Capitalism as an ideology perhaps owes it success to one of the few universal norms of human behaviour. The one constant force we all share is desire. It propels us to acquire our most basic needs and wants, such as food and to be safe, to wanting the new Samsung Galaxy android phone. We constantly desire something, and when capitalist marketing strategies tell us what to desire, we expect to be fulfilled once we have acquired it.

However in my practice, I work with extremely wealthy clients who have everything they could desire. I also have clients who would not be considered wealthy. On psychological wellbeing measures they score almost identically. Neither is more or less happy than the other. There is plenty of research to support my personal findings, lottery winners have been found to be no happier than before their win and successful Olympians are remarkably prone to depression after sporting success.

The internal dialogue we have with ourselves where we expect or ask ourselves why we aren’t getting the things we want, whether it be from inanimate objects or our relationships with others, can manifest itself as psychological problems when we view not having certain things as the reason for being unhappy. Obtaining the things that we want and being successful is great. It also goes a long way to changing your living situation. But it can’t change you. After the initial surge of happiness we can eventually become dissatisfied with our new situation, or the new situation presents us with a whole new list of problems.

In a sense, it appears our capitalist attitude towards money and possessions can make us unhappy.

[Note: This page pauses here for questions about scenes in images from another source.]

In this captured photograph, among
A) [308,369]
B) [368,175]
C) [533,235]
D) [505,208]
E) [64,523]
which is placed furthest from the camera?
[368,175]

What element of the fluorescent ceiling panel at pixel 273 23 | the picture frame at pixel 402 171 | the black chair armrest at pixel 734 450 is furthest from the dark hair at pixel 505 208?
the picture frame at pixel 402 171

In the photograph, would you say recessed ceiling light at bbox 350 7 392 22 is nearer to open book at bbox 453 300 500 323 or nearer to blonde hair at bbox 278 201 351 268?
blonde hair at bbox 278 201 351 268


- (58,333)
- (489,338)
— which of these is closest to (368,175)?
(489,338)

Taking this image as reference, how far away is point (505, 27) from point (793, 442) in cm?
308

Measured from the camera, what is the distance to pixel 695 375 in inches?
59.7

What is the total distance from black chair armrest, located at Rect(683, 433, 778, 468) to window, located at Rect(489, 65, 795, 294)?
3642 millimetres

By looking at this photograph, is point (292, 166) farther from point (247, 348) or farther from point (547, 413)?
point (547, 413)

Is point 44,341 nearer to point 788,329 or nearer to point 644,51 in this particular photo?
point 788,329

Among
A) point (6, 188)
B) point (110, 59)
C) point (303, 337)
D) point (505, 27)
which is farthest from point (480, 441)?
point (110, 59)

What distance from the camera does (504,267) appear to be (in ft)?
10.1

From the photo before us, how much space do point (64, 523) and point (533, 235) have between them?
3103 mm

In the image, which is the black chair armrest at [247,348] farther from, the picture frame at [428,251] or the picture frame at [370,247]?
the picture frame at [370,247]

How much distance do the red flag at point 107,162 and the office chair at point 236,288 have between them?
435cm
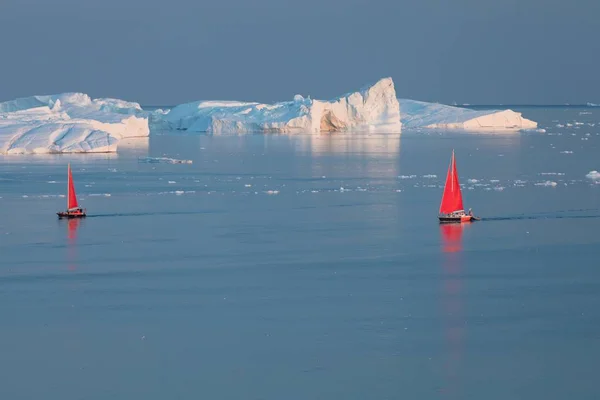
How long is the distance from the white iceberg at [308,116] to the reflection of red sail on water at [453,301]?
100 feet

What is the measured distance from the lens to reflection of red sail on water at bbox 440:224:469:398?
7.94m

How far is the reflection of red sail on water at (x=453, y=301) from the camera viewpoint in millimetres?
7938

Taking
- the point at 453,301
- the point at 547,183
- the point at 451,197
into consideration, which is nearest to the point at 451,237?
the point at 451,197

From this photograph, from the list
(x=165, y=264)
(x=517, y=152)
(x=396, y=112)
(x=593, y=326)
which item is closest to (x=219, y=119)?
(x=396, y=112)

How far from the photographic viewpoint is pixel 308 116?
4534cm

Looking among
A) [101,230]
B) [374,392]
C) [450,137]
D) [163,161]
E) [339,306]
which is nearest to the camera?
[374,392]

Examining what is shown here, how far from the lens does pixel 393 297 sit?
10.5 m

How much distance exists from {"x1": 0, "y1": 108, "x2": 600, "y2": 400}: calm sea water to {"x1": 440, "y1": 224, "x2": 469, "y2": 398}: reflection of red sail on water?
28mm

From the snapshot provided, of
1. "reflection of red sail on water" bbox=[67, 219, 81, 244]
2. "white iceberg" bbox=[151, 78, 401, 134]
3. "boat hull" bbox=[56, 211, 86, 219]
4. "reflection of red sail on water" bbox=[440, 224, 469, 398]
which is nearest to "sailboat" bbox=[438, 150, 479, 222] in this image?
"reflection of red sail on water" bbox=[440, 224, 469, 398]

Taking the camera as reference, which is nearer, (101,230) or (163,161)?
(101,230)

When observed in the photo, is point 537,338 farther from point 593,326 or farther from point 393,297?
point 393,297

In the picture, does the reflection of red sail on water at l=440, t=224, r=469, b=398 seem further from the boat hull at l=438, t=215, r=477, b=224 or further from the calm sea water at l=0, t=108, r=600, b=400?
the boat hull at l=438, t=215, r=477, b=224

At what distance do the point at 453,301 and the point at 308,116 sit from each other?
3528 cm

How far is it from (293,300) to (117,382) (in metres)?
2.91
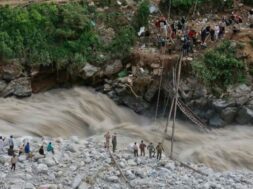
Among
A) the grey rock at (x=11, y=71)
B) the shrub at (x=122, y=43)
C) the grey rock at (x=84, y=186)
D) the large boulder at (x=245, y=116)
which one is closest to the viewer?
the grey rock at (x=84, y=186)

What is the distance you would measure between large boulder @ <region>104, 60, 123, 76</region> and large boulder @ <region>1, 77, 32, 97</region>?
3.38 m

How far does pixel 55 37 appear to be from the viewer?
2856 centimetres

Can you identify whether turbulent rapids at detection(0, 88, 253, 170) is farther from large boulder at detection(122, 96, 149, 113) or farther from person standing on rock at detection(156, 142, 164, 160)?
person standing on rock at detection(156, 142, 164, 160)

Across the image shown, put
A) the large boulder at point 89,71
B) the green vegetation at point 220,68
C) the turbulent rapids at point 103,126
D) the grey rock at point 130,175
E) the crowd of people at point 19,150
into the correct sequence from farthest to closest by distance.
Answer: the large boulder at point 89,71
the green vegetation at point 220,68
the turbulent rapids at point 103,126
the crowd of people at point 19,150
the grey rock at point 130,175

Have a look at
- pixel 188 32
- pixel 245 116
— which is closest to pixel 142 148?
pixel 245 116

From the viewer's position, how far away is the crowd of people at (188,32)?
1102 inches

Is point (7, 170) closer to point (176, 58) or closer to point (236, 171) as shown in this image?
point (236, 171)

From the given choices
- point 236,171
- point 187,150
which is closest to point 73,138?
point 187,150

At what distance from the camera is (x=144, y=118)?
27.1m

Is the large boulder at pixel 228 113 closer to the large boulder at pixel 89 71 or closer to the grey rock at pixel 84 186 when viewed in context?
the large boulder at pixel 89 71

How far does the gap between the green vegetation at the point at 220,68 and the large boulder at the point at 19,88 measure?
699cm

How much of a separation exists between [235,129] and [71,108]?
264 inches

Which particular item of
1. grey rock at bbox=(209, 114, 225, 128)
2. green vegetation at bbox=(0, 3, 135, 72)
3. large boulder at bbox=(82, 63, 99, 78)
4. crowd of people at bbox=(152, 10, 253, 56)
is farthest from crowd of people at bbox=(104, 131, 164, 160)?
crowd of people at bbox=(152, 10, 253, 56)

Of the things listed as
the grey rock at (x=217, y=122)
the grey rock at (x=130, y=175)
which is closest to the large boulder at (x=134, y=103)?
the grey rock at (x=217, y=122)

It can cultivate core beliefs about not being good enough, being a failure, feeling inferior and worthless and even that we are unlovable. These types of internal beliefs can lead to anxiety and a heap of unhappiness. Please do not get me wrong, I am not against financial success and certainly strive for this myself but for me success is also defined in other ways.

I guess what I am suggesting is that you should not allow the side effects of capitalism to get you criticising yourself and comparing yourself  unfavourably with others. Feeling negatively about oneself certainly does not promote motivation for you to chase your dreams. The best way for most of us to achieve is to set very personal goals and not to measure all our success on possessions and how much we earn. So, what I am getting at is: be aware that the structure of our society can lead to self-critical rumination and self-doubt.  If you are able to look past this it is more likely that you’ll be happier. And when we are not criticising ourselves it is more likely that we’ll reach for and achieve what success means for each of us personally.